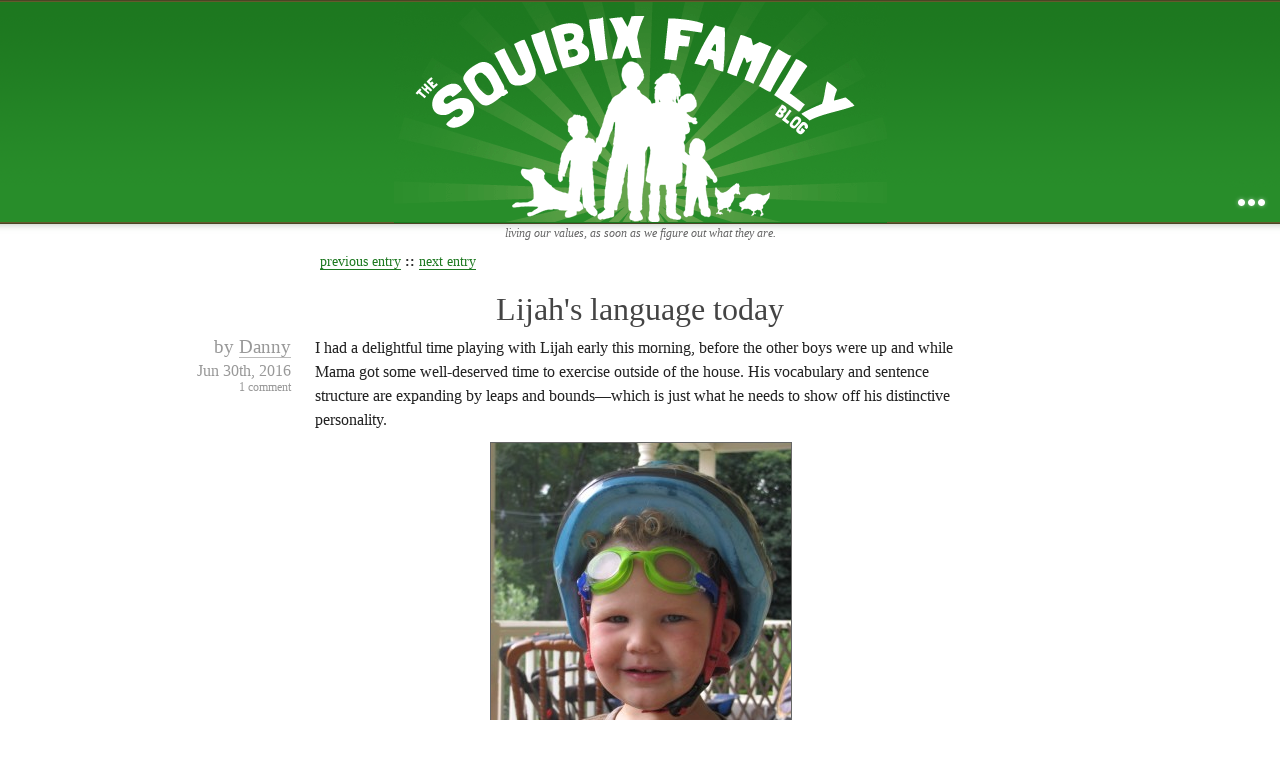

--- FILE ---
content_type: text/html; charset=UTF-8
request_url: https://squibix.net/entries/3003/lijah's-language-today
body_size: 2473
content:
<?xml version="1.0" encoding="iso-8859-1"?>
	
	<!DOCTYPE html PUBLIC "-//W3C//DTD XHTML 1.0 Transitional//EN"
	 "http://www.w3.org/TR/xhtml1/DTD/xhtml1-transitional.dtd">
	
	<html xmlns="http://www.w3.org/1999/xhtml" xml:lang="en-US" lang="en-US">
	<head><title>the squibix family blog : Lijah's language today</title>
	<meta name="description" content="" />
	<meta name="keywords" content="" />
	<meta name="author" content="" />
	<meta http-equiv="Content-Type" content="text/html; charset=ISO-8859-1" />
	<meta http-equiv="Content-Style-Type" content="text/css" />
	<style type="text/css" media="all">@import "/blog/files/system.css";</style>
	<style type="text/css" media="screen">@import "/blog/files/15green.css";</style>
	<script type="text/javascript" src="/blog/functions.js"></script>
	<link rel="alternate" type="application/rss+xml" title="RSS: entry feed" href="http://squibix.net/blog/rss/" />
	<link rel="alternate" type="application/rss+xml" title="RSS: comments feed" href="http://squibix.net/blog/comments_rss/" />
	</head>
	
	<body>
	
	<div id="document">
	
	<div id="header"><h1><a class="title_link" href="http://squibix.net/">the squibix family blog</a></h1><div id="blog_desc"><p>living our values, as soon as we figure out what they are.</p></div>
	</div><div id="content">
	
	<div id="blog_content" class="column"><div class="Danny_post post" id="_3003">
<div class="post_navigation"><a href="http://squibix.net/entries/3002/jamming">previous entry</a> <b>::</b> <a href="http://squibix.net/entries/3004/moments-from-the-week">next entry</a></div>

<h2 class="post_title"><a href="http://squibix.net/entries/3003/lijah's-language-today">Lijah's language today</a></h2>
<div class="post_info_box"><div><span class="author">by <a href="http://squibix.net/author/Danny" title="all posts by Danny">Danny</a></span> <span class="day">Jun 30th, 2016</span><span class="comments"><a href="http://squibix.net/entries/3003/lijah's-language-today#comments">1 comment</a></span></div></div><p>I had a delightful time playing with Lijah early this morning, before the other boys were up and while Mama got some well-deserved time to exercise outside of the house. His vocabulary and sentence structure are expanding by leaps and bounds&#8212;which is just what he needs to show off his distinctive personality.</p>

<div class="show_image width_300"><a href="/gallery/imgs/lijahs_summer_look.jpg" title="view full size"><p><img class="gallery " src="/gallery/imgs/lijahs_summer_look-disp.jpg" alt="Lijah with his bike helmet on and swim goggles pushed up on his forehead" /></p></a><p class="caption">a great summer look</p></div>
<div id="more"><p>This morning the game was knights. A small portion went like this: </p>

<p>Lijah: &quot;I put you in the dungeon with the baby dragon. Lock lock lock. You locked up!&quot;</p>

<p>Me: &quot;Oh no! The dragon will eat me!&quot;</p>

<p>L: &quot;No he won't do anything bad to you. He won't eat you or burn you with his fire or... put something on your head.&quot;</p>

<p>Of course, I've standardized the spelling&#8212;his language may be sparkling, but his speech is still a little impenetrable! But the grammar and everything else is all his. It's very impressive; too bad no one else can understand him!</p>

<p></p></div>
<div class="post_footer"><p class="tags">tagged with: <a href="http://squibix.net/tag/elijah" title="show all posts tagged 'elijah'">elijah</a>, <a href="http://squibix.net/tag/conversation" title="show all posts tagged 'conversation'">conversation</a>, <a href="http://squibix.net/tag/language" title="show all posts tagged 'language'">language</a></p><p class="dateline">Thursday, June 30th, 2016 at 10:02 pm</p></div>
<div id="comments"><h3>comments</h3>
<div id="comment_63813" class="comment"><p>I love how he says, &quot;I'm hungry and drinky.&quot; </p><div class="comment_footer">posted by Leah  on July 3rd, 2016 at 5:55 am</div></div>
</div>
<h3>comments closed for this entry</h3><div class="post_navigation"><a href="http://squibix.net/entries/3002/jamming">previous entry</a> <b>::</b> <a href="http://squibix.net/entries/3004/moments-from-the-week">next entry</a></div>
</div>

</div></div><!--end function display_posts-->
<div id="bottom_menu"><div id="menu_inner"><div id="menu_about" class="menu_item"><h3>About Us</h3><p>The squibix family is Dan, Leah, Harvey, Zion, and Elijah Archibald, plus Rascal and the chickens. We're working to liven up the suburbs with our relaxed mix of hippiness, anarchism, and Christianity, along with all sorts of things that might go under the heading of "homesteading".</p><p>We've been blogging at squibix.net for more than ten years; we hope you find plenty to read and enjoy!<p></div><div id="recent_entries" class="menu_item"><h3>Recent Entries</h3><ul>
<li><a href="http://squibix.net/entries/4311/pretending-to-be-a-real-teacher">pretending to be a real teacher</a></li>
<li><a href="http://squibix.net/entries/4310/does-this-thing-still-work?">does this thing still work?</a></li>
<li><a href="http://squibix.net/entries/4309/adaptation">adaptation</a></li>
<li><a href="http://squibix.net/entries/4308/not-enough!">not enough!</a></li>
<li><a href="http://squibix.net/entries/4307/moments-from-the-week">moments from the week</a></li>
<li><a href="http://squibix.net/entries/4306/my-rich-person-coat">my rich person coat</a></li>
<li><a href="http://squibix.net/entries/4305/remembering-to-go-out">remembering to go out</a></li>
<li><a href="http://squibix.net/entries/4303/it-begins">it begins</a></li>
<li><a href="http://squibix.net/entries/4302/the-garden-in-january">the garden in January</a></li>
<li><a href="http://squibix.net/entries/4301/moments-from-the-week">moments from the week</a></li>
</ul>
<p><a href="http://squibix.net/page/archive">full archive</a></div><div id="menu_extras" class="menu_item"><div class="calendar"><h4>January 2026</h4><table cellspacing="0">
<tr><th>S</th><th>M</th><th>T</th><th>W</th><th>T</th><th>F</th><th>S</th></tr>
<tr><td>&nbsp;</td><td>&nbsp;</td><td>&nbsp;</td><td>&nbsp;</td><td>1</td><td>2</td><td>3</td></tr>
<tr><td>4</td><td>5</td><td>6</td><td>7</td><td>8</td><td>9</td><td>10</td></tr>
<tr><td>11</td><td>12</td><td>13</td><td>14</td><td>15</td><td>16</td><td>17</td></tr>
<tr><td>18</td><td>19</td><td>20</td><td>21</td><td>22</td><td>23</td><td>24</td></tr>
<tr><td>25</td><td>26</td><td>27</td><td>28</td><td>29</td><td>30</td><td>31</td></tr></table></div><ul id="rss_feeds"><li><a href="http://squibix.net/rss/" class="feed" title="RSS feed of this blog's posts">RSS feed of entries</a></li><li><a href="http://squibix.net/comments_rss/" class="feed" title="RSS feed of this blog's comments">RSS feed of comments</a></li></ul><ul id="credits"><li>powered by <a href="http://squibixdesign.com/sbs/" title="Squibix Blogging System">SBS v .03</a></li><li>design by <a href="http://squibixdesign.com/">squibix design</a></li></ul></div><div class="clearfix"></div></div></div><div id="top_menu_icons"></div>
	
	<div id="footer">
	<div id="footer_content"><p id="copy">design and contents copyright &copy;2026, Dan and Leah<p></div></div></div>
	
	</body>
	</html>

Task details: Copy each line of the data that includes the word "previous".

Result:
<div class="post_navigation"><a href="http://squibix.net/entries/3002/jamming">previous entry</a> <b>::</b> <a href="http://squibix.net/entries/3004/moments-from-the-week">next entry</a></div>
<h3>comments closed for this entry</h3><div class="post_navigation"><a href="http://squibix.net/entries/3002/jamming">previous entry</a> <b>::</b> <a href="http://squibix.net/entries/3004/moments-from-the-week">next entry</a></div>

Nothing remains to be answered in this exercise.